## ESTRATTO DEL TESTO:
·····
Come cambiano le cose al passare degli anni!

Una volta l’equilibrio lo si trovava rapidamente anche su una sola ruota in movimento, era necessario uno schienale alto per sorreggere la schiena e tutto un gioco di braccia e di tensione nei muscoli delle gambe. Oggi la stabilità la rincorri per gran parte del tuo tempo, spesso serve una poltrona ergonomica con spalliera alta e reclinabile…, in genere è richiesto un rilassamento e non una contrazione muscolare e quasi sempre non la raggiungi mai.

Da bambini si vive in un mondo a parte, ma non per questo fuori dalla realtà. Anzi. Ricordo quelle bande di mocciosi che eravamo per le strade del quartiere, a seminar zizzanie fra di noi, ma più spesso con chi non apparteneva al gruppo. Le giornate erano infinite, altrettante le avventure e le storie da raccontare e raccontarsi, magari al più piccolo, quello che scendeva giù per le scale guardato a vista dalla madre che, con un po’ di dispiacere, gli permetteva di raggiungere i più grandi. Rappresentava il primo vero distacco.

Fra di noi esistevano i piccoli segreti, qualche bugia ben nascosta che costituivano la base per una solida alleanza, forti e uniti non per combattere, ma più spesso per raggirare il mondo degli adulti.

Quando la bicicletta da cross perdeva l’uso dei freni diventava quasi d’epoca. Acquistava un valore superiore perché non era alla portata di tutti, ossia non tutti riuscivano a manovrarla in velocità senza finire gambe per aria. La tecnica consisteva nel pigiare la punta del piede sulla ruota, chiaramente anteriore, esattamente là dove era posizionato quel cuscinetto che fungeva da freno. E non era mica facile! Perché essendo libera la ruota posteriore si correva il rischio di bloccarsi di scatto e di ritrovarsi catapultati in avanti.
·····
## ESTRATTI DELLE VOCI:
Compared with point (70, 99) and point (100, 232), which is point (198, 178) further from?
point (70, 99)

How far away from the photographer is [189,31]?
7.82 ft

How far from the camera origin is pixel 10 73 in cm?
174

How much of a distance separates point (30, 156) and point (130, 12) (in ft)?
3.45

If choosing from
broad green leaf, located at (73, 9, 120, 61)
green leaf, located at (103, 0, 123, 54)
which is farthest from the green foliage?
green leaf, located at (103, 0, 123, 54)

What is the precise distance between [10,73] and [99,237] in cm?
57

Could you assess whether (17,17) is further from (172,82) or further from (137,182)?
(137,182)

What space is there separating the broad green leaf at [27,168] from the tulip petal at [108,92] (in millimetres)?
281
·····
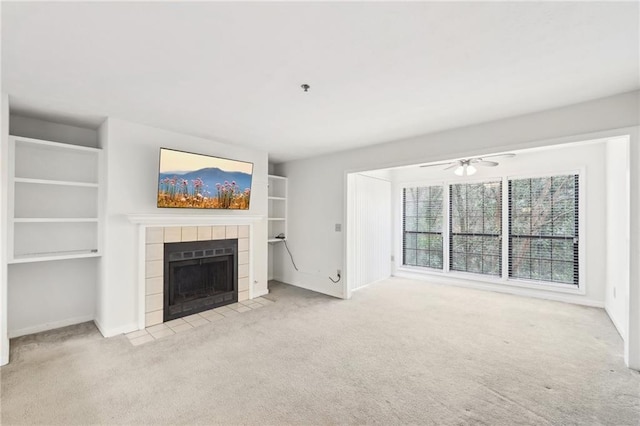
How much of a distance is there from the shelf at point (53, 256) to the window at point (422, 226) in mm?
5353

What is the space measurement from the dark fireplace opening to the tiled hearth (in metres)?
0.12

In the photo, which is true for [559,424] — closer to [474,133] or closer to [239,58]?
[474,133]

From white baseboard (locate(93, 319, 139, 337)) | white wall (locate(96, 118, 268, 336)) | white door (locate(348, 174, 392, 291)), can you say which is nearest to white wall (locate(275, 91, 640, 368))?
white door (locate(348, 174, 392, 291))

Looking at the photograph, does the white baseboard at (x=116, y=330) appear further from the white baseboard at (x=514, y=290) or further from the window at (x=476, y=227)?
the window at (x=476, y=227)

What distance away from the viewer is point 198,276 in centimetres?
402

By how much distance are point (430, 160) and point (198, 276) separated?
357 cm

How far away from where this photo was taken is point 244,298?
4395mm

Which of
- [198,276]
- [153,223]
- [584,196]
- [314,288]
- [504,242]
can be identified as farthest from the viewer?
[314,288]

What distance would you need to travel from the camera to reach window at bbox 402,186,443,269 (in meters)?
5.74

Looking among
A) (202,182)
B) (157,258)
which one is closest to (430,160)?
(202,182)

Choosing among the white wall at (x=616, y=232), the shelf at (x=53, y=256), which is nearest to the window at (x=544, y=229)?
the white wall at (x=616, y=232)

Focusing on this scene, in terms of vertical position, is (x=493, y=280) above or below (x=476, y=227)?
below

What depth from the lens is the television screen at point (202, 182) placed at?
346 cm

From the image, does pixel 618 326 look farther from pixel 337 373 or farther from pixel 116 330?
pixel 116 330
·····
## CONSEGNA:
Cita alla lettera il passo del brano sull'infanzia che inizia dalle parole "Come cambiano le" e si ferma dopo "la raggiungi mai.".

## RISPOSTA ALLA CONSEGNA:
Come cambiano le cose al passare degli anni!

Una volta l’equilibrio lo si trovava rapidamente anche su una sola ruota in movimento, era necessario uno schienale alto per sorreggere la schiena e tutto un gioco di braccia e di tensione nei muscoli delle gambe. Oggi la stabilità la rincorri per gran parte del tuo tempo, spesso serve una poltrona ergonomica con spalliera alta e reclinabile…, in genere è richiesto un rilassamento e non una contrazione muscolare e quasi sempre non la raggiungi mai.